Pesan itu disampaikan KSAD saat halal bihalal bersama warga Mabesad pada hari pertama masuk kerja setelah cuti bersama Idulfitri 1447 Hijriah, Rabu, 25 Maret 2026.
KSAD Maruli menekankan efisiensi energi menjadi salah satu fokus pemerintah dalam memperkuat ketahanan energi nasional dan pengelolaan sumber daya yang berkelanjutan. Karena itu, prajurit dan ASN TNI AD diminta tidak berhenti pada imbauan, tetapi memberi contoh nyata di kantor maupun dalam kehidupan sehari-hari.
Ia mengingatkan langkah sederhana harus dijalankan secara konsisten, mulai dari mematikan peralatan listrik yang tidak dipakai, mengoptimalkan fasilitas kantor, hingga membangun kebiasaan hemat energi di lingkungan kerja.
BACA JUGA:
Menurut KSAD Maruli, penghematan energi bukan sekadar urusan teknis, tetapi bagian dari dukungan terhadap kebijakan negara.

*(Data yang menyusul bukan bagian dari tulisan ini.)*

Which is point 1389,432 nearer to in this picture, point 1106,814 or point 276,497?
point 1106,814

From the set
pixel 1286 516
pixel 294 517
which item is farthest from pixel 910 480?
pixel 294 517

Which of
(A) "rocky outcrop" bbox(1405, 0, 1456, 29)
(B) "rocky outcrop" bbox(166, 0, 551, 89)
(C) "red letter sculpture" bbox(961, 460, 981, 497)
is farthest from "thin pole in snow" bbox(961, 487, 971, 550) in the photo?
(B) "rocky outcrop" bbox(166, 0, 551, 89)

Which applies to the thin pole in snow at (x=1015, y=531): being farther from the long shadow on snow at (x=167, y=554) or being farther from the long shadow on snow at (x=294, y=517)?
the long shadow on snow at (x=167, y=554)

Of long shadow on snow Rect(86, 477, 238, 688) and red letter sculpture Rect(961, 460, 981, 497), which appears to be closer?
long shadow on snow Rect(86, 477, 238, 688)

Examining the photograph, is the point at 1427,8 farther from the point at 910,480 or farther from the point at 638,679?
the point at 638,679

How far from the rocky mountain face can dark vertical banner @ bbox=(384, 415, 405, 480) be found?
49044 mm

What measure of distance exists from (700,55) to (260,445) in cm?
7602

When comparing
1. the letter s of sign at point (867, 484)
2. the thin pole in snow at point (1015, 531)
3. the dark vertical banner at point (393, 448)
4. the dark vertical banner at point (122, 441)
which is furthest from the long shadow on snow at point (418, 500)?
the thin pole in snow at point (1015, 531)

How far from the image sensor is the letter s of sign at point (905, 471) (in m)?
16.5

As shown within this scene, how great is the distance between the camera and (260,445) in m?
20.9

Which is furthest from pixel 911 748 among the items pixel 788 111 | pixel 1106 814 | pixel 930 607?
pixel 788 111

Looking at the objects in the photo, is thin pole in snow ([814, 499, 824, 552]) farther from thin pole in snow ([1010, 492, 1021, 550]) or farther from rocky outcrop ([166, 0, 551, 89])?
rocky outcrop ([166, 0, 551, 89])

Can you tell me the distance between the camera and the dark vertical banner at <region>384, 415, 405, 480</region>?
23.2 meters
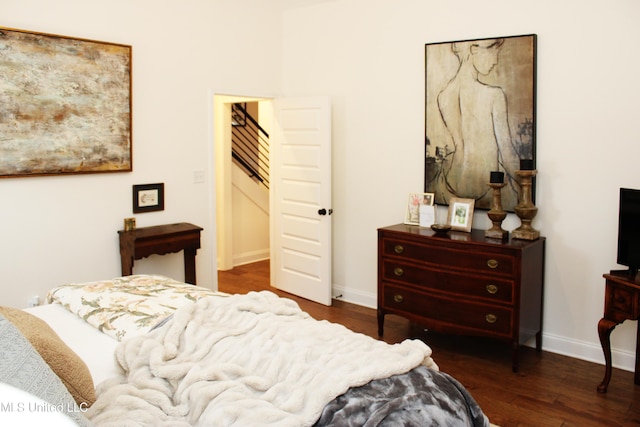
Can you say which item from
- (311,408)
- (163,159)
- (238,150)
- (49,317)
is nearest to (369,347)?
(311,408)

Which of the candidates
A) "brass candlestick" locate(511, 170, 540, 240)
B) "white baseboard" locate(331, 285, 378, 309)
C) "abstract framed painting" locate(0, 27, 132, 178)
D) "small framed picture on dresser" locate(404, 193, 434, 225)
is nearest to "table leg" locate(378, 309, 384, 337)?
"white baseboard" locate(331, 285, 378, 309)

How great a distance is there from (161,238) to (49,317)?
1696 millimetres

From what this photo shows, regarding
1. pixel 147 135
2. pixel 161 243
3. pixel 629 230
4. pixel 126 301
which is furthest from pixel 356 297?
pixel 126 301

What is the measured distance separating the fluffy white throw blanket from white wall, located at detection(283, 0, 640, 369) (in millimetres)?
2333

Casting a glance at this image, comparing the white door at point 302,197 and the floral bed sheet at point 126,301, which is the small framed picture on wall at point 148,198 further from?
→ the floral bed sheet at point 126,301

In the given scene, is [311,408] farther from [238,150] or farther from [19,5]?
[238,150]

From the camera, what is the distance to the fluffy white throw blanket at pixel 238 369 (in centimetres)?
164

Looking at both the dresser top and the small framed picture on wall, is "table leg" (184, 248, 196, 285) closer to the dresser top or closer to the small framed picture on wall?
the small framed picture on wall

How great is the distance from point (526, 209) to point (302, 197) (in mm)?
2225

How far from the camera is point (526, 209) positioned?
3.82 meters

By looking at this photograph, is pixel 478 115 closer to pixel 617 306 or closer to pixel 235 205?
pixel 617 306

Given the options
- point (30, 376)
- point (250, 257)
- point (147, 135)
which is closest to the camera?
point (30, 376)

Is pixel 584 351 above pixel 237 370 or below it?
below

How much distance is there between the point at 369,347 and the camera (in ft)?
6.79
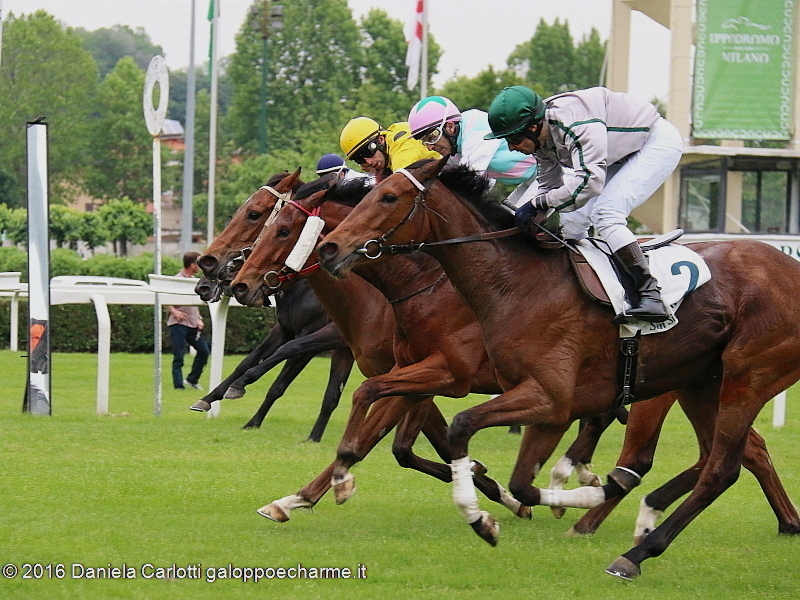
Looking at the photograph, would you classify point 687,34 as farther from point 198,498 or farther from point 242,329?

Ia juga menekankan pentingnya peran TNI AD dalam mendukung program pemerintah yang berorientasi pada kesejahteraan masyarakat melalui pelaksanaan tugas yang optimal dan keterlibatan aktif di berbagai bidang.
“Efisiensi energi tidak hanya berdampak pada penghematan anggaran, tetapi juga berkontribusi dalam menjaga keberlanjutan lingkungan sekaligus mendukung program strategis pemerintah,” ujar KSAD Maruli.
Kegiatan halal bihalal itu dihadiri pejabat utama TNI AD, prajurit, dan ASN. Forum tersebut juga menjadi ajang memperkuat silaturahmi dan soliditas di lingkungan Mabesad.
Menutup arahannya, KSAD berharap seluruh jajaran TNI AD menjadi teladan dalam mendukung kebijakan pemerintah, terutama dalam penerapan efisiensi energi yang dinilai langsung berkaitan dengan kepentingan bangsa dan negara.